>> start Document

# Newbie on the way: need suggestions on maintainace



## sinepi (Mar 30, 2004)

I bought a 1997 Nissan Maxima about one and a half month ago. It has 98K on the odermeter at that time. I drove almost another 800miles after I bought it. I need to have a long trip in the coming two weeks, and therefore I want to do some necessary maintainance before I leave. I am a newbie and I am not sure which is required for maintainance. So I made a small list based on the manual, and I am hoping the experts here can give me suggestions and advices so that I can have a nice and safe trip. Thanks inadvance. 
BTW, I don't have the maintainance record from the first owner, so I don't know which I should start with. 


The first three have already been done, 
1. Air filter change. -- Done.
2. Engine oil and oil filter change. -- Done. The oil that I used is Exxon 5W-30, not sure if it is ok. The filter is STF brand, is it good or not? I used to plan to buy a higher priced one, but the Autozone guys told me it not necessary to use those high priced oil filter, are they correct?
3. Coolant change. -- Done.

>> end Document

* Goals:
1. Extract the whole car maintenance thread above, reproducing every line word for word.
2. Lay out everything in the records below, from the line containing "How far is point" down to the final line of the records, both ends included, as a JSON list of strings with one string per line. Leave out blank lines.

>> start Record set

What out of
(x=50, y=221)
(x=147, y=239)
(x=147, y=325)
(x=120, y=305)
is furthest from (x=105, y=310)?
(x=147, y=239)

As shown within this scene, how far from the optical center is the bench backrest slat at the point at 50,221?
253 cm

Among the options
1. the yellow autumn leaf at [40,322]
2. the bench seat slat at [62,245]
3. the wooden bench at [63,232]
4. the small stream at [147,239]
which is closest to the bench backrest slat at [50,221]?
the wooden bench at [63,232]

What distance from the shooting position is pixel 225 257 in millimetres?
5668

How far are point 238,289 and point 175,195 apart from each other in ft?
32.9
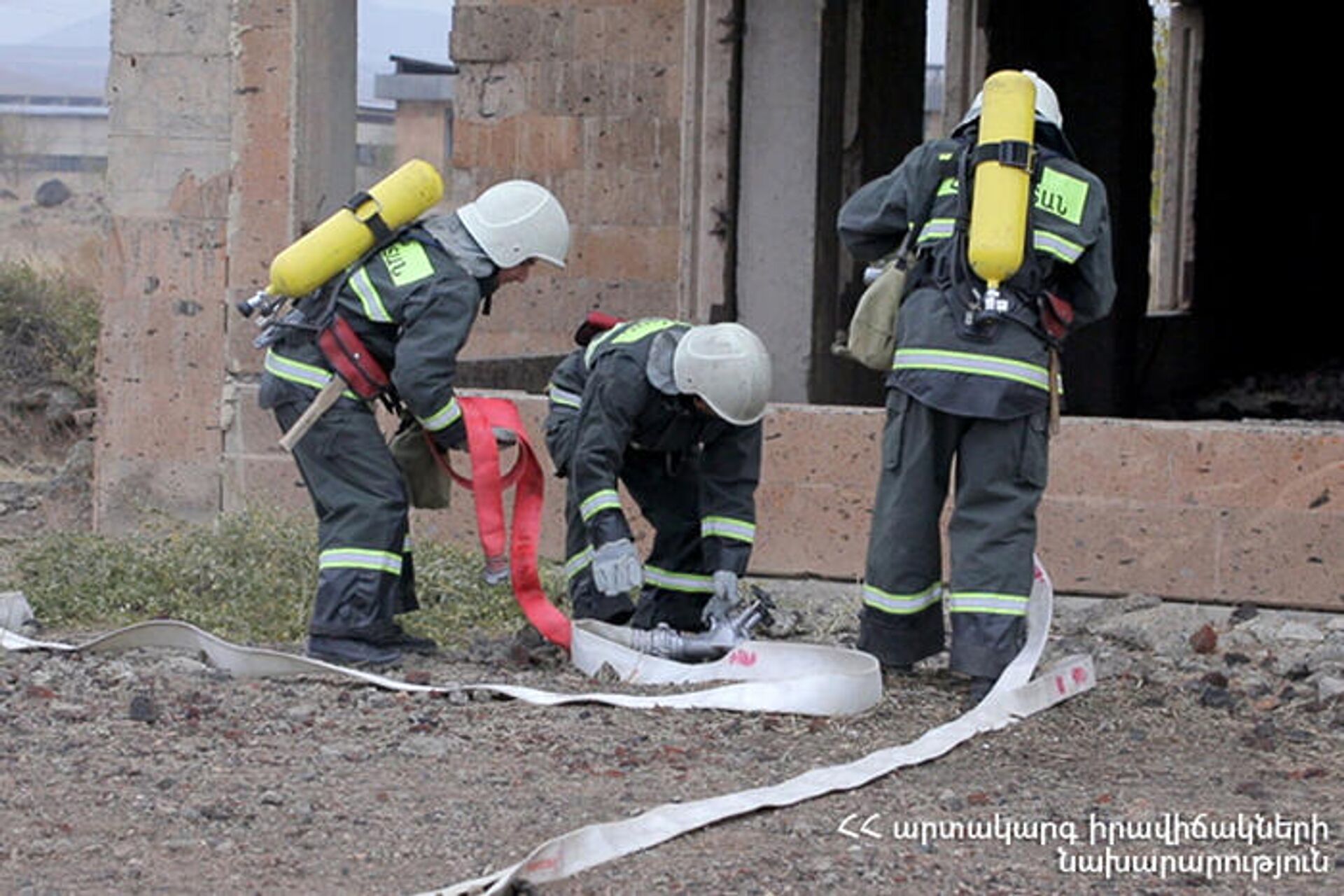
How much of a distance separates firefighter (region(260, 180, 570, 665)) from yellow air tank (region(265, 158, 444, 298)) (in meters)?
0.07

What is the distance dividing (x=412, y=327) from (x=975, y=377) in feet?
5.34

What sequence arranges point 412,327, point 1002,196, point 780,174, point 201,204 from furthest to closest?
1. point 780,174
2. point 201,204
3. point 412,327
4. point 1002,196

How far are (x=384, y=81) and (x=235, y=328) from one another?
4670 centimetres

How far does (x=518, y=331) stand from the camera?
11008mm

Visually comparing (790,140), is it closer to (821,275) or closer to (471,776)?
(821,275)

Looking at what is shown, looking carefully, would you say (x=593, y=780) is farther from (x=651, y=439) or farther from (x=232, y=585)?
(x=232, y=585)

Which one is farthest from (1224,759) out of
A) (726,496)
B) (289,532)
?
(289,532)

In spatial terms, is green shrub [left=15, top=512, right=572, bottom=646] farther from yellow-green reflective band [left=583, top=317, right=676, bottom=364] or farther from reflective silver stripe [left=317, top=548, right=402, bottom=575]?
yellow-green reflective band [left=583, top=317, right=676, bottom=364]

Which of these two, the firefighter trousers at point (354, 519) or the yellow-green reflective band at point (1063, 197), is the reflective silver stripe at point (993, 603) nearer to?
the yellow-green reflective band at point (1063, 197)

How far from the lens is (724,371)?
6.05 metres

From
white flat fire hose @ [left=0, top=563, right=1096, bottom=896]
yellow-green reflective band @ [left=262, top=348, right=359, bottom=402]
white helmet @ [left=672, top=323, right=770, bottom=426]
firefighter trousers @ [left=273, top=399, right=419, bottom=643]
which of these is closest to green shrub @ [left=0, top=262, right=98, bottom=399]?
white flat fire hose @ [left=0, top=563, right=1096, bottom=896]

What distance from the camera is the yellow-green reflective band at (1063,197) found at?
576cm

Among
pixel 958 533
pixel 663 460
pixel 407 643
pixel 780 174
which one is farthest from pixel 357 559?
pixel 780 174

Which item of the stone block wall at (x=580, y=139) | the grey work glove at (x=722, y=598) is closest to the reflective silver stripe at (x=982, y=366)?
the grey work glove at (x=722, y=598)
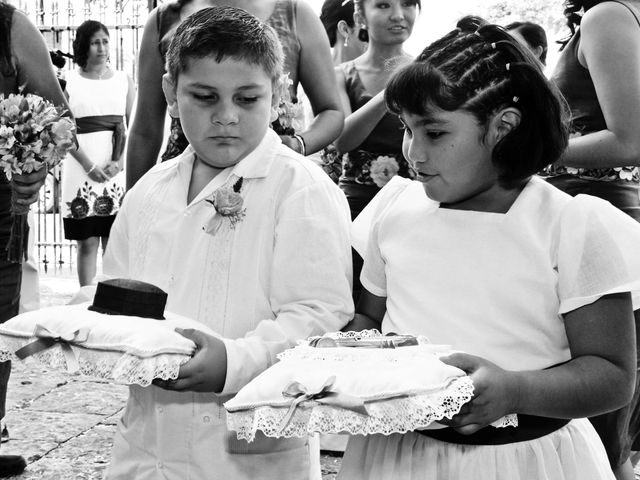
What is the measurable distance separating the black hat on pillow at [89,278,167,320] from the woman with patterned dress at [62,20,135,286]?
509cm

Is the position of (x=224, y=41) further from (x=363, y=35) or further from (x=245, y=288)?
(x=363, y=35)

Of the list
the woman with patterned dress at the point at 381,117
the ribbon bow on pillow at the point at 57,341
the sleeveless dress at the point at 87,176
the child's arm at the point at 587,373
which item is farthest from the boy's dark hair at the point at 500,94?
the sleeveless dress at the point at 87,176

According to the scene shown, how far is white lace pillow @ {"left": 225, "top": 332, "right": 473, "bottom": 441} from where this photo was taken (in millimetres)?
1537

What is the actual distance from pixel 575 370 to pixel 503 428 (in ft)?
0.63

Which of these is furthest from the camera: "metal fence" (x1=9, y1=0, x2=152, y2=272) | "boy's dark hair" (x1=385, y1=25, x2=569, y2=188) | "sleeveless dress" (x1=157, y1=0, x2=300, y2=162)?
"metal fence" (x1=9, y1=0, x2=152, y2=272)

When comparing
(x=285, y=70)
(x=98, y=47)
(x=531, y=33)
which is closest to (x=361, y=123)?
(x=285, y=70)

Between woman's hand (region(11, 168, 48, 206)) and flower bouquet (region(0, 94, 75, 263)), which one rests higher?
flower bouquet (region(0, 94, 75, 263))

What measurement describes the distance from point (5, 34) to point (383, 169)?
1553 mm

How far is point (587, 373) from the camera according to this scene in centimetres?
180

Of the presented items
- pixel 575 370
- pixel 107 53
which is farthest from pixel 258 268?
pixel 107 53

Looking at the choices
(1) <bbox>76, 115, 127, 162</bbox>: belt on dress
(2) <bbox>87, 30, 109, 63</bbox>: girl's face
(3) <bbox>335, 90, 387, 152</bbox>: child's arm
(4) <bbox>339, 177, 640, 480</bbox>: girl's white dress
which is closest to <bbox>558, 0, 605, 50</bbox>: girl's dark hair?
(3) <bbox>335, 90, 387, 152</bbox>: child's arm

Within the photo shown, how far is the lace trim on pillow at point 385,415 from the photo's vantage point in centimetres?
153

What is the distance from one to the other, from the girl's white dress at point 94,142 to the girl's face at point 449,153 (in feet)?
17.9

>> end Record set

* The answers:
1.
# Newbie on the way: need suggestions on maintainace



## sinepi (Mar 30, 2004)

I bought a 1997 Nissan Maxima about one and a half month ago. It has 98K on the odermeter at that time. I drove almost another 800miles after I bought it. I need to have a long trip in the coming two weeks, and therefore I want to do some necessary maintainance before I leave. I am a newbie and I am not sure which is required for maintainance. So I made a small list based on the manual, and I am hoping the experts here can give me suggestions and advices so that I can have a nice and safe trip. Thanks inadvance. 
BTW, I don't have the maintainance record from the first owner, so I don't know which I should start with. 


The first three have already been done, 
1. Air filter change. -- Done.
2. Engine oil and oil filter change. -- Done. The oil that I used is Exxon 5W-30, not sure if it is ok. The filter is STF brand, is it good or not? I used to plan to buy a higher priced one, but the Autozone guys told me it not necessary to use those high priced oil filter, are they correct?
3. Coolant change. -- Done.

2.
[
  "How far is point (587, 373) from the camera according to this scene in centimetres?",
  "180",
  "Of the presented items",
  "- pixel 575 370",
  "- pixel 107 53",
  "which is farthest from pixel 258 268?",
  "pixel 107 53",
  "Looking at the choices",
  "(1) <bbox>76, 115, 127, 162</bbox>: belt on dress",
  "(2) <bbox>87, 30, 109, 63</bbox>: girl's face",
  "(3) <bbox>335, 90, 387, 152</bbox>: child's arm",
  "(4) <bbox>339, 177, 640, 480</bbox>: girl's white dress",
  "which is closest to <bbox>558, 0, 605, 50</bbox>: girl's dark hair?",
  "(3) <bbox>335, 90, 387, 152</bbox>: child's arm",
  "Within the photo shown, how far is the lace trim on pillow at point 385,415 from the photo's vantage point in centimetres?",
  "153",
  "What is the distance from one to the other, from the girl's white dress at point 94,142 to the girl's face at point 449,153 (in feet)?",
  "17.9"
]